Meissner saw that the church's strategy was to argue the sexual relations between Ramos and Michael happened as consenting adults. Meissner found the argument misleading: “If someone's been molested since they were a child, you're going to tell me they'll ever have the capacity to consent? That was ridiculous.”

So Meissner asked Ramos about the photos. Ramos admitted to taking photos of Michael, but only after he turned 18. Meissner asked if he still possessed them. Yes.

Then, to Meissner's and Michael's shock, Ramos' personal lawyer, Eugen C. Andres of the Santa Ana law firm Andres and Andres, whipped out a photo album. Photo after photo showed nude boys. Older boys. Younger boys. Michael from preteen to young adult.

“It was disgusting,” says Meissner. “It was as if they said, ‘Screw you—yeah, he did it, and there's your proof.' Out of nowhere!
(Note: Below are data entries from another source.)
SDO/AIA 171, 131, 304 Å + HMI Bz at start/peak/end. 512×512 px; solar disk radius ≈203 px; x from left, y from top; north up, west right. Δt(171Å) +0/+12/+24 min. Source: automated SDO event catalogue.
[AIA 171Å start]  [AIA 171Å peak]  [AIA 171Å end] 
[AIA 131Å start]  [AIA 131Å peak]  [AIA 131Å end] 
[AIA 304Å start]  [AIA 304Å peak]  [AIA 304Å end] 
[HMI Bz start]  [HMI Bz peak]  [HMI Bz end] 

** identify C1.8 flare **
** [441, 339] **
No feeling. No emotion. Nothing. The arrogance!”

Michael collapsed on the table and wept.

“I mean, I see those photos—every night I go to bed I see those photos,” Michael told the diocese's lawyers. “This whole deposition is a nightmare.”

It would get worse.

*   *   *

The final person to be deposed was Bishop Driscoll. “I didn't receive any complaints [about Ramos] specifically to me,” he told Meissner, claiming instead that all the information he knew came secondhand. Meissner pressed. Again, Driscoll claimed he had no knowledge of Ramos' abuse and only hearsay evidence of Ramos' alcohol problem.

Meissner knew Driscoll was lying. Earlier, he had deposed Lyda Brown, the teacher who originally wrote to Orange diocese authorities about Ramos. Brown stated under oath that she had threatened to report Ramos to police if Driscoll didn't do anything. He also had letters in Driscoll's own writing (see accompanying article) jotting down specific complaints about Ramos and boys. Meissner's sources also dug up a Dec. 3, 1979, letter Johnson wrote to Rev. Michael Peterson, head of the pedophile program Ramos attended in Massachusetts. In it, Johnson tells Peterson that Driscoll “is familiar with the situation and was with me when I met with Fr. Ramos to discuss his treatment at Saint Luke's.”

But Meissner's most damning evidence was a statement by Father Robert P. Tressler, who replaced Ramos at Immaculate Heart of Mary in 1980. In a court declaration, Tressler recalled that an altar boy told him in the spring of 1982 that Ramos had molested him while at Immaculate Heart. Tressler took the complaint to Driscoll, according to the declaration; Driscoll told Tressler he “did the right thing by coming to him and that he would take all necessary and proper action.”

When Driscoll continued to deny any knowledge of Ramos' crimes, Meissner finally blew up. He always wore a crucifix around his neck—had worn it since his teens. Now he yanked it off and shoved it in Driscoll's face.

“Does this mean anything to you?” he screamed at His Eminence. “What does it represent? This isn't honest, is it? Doesn't it have any dignity?”

Driscoll never answered. Meissner never wore the crucifix again.